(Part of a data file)
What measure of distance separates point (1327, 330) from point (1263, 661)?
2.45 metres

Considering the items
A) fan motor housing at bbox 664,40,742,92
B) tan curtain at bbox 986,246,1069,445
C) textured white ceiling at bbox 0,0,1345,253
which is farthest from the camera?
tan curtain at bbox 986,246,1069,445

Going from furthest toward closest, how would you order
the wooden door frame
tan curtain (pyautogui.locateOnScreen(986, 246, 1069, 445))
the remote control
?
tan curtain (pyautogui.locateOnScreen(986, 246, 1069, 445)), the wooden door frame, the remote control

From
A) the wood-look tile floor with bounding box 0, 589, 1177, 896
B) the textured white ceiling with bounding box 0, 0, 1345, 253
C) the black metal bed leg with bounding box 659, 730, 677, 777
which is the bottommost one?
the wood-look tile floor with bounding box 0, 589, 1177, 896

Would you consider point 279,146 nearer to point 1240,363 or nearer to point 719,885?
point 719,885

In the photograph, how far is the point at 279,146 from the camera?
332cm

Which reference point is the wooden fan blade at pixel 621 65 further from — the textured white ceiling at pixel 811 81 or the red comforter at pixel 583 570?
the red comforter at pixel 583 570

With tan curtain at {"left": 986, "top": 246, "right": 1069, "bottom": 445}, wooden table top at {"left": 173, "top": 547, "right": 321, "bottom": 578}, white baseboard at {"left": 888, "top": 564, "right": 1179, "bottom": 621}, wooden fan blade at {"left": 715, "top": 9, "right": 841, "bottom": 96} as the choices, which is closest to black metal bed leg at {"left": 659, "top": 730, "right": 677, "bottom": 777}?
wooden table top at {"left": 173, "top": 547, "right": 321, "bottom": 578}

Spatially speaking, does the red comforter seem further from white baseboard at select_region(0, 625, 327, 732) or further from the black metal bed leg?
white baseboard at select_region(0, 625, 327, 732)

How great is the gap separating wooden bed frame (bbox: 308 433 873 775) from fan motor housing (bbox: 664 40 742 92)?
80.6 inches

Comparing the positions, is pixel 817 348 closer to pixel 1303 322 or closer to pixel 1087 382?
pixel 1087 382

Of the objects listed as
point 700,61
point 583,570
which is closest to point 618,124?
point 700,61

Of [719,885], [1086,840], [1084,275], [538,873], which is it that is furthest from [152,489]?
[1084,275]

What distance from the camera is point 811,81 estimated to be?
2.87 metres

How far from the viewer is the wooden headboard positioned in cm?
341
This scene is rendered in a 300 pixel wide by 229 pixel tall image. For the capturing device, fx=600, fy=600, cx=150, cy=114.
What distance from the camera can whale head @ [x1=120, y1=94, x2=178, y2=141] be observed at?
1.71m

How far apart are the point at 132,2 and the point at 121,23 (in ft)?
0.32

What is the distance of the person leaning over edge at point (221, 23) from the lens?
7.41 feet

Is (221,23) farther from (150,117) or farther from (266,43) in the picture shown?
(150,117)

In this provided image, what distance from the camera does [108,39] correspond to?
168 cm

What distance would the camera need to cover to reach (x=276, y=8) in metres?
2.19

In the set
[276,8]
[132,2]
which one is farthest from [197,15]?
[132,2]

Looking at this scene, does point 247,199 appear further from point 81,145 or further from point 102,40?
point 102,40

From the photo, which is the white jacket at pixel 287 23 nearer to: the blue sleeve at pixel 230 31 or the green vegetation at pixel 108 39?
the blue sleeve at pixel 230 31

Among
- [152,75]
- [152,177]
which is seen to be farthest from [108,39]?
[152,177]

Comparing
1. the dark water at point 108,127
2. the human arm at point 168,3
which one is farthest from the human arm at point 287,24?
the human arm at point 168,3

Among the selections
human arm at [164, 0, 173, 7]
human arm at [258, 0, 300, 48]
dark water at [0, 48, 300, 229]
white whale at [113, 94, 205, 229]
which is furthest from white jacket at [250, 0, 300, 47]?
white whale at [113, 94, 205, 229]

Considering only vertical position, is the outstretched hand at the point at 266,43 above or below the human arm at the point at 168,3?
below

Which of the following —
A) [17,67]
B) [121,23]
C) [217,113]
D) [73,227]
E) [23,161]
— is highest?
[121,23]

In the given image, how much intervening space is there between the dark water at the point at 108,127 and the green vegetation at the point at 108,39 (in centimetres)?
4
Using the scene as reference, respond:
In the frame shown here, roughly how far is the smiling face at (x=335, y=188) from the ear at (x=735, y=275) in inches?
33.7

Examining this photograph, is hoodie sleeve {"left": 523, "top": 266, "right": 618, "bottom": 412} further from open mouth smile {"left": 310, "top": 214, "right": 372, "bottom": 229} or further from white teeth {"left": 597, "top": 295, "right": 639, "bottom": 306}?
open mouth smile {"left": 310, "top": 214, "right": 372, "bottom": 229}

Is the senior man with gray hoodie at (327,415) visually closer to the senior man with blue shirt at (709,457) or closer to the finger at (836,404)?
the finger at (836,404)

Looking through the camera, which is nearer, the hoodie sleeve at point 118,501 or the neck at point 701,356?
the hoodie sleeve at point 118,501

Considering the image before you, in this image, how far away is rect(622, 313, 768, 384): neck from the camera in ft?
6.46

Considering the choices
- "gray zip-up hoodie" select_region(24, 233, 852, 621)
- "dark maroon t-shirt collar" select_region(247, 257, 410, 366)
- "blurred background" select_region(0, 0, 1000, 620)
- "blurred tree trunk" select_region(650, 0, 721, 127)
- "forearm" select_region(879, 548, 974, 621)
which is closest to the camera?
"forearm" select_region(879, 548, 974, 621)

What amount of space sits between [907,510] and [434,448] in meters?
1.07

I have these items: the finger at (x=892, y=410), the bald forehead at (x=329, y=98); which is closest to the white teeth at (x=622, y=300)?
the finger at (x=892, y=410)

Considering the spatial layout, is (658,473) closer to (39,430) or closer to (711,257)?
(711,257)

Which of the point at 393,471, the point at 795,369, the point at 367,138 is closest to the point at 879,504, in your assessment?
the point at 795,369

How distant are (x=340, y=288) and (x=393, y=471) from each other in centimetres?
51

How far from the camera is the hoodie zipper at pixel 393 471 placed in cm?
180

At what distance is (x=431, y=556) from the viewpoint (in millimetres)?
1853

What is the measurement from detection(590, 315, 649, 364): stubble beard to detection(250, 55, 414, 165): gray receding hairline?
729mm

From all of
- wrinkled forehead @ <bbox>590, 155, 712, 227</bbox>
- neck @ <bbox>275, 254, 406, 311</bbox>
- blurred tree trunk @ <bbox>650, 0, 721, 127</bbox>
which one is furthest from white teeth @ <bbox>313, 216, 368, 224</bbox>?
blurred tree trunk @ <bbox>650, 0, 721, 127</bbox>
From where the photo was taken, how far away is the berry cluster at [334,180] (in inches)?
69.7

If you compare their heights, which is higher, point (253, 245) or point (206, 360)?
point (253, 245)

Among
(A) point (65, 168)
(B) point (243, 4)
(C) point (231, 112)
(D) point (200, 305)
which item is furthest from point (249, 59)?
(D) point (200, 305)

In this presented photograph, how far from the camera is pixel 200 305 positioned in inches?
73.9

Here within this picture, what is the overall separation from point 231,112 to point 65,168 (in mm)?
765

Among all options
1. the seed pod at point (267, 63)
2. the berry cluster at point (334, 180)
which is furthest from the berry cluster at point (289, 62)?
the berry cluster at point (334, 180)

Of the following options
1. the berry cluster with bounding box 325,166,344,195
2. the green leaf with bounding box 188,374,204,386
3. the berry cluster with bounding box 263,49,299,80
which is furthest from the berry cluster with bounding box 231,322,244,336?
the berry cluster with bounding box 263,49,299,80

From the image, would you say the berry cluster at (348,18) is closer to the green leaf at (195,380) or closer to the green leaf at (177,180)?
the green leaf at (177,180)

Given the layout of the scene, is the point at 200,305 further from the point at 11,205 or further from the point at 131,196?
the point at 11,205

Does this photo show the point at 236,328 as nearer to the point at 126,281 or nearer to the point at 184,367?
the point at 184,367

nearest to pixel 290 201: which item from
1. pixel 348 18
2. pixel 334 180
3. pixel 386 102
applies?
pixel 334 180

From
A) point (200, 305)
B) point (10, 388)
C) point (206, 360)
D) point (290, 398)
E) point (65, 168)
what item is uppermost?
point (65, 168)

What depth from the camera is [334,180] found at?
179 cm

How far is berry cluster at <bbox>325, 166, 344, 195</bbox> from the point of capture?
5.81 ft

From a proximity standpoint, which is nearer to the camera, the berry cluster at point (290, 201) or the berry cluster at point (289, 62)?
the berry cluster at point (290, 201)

* Your objective
Copy out exactly the lines from the line with "If you compare" to the end of the listing, including both of those lines, and give nothing else.

* Written reply
If you compare their heights, which is higher, point (253, 245) or point (206, 360)?
point (253, 245)

Among
(A) point (65, 168)
(B) point (243, 4)
(C) point (231, 112)
(D) point (200, 305)
which item is furthest from point (249, 59)?
(D) point (200, 305)

In this presented photograph, how far from the camera is pixel 200 305 positioned in inches?
73.9

Here within this picture, what is the overall separation from point 231,112 to point 65,168 (in mm)?
765

Among all options
1. the seed pod at point (267, 63)
2. the berry cluster at point (334, 180)
which is furthest from the berry cluster at point (289, 62)?
the berry cluster at point (334, 180)

Of the following options
1. the berry cluster with bounding box 325,166,344,195
2. the green leaf with bounding box 188,374,204,386
3. the berry cluster with bounding box 263,49,299,80
which is furthest from the berry cluster with bounding box 231,322,244,336?
the berry cluster with bounding box 263,49,299,80

From the image, would you say the berry cluster at (348,18) is closer to the green leaf at (195,380) or closer to the green leaf at (177,180)?
the green leaf at (177,180)

Given the layout of the scene, is the point at 200,305 further from the point at 11,205 or further from the point at 131,196?
the point at 11,205

Does this photo show the point at 236,328 as nearer to the point at 126,281 or nearer to the point at 184,367?
the point at 184,367

nearest to pixel 290 201: which item from
1. pixel 348 18
2. pixel 334 180
3. pixel 386 102
applies?
pixel 334 180

From
A) point (200, 305)
B) point (10, 388)
C) point (206, 360)
D) point (290, 398)
E) point (65, 168)
what item is uppermost?
point (65, 168)

What depth from the camera is [334,180] found at?
179 cm

How far is berry cluster at <bbox>325, 166, 344, 195</bbox> from the point of capture?
5.81 ft

From a proximity standpoint, which is nearer to the camera, the berry cluster at point (290, 201) or the berry cluster at point (289, 62)?
the berry cluster at point (290, 201)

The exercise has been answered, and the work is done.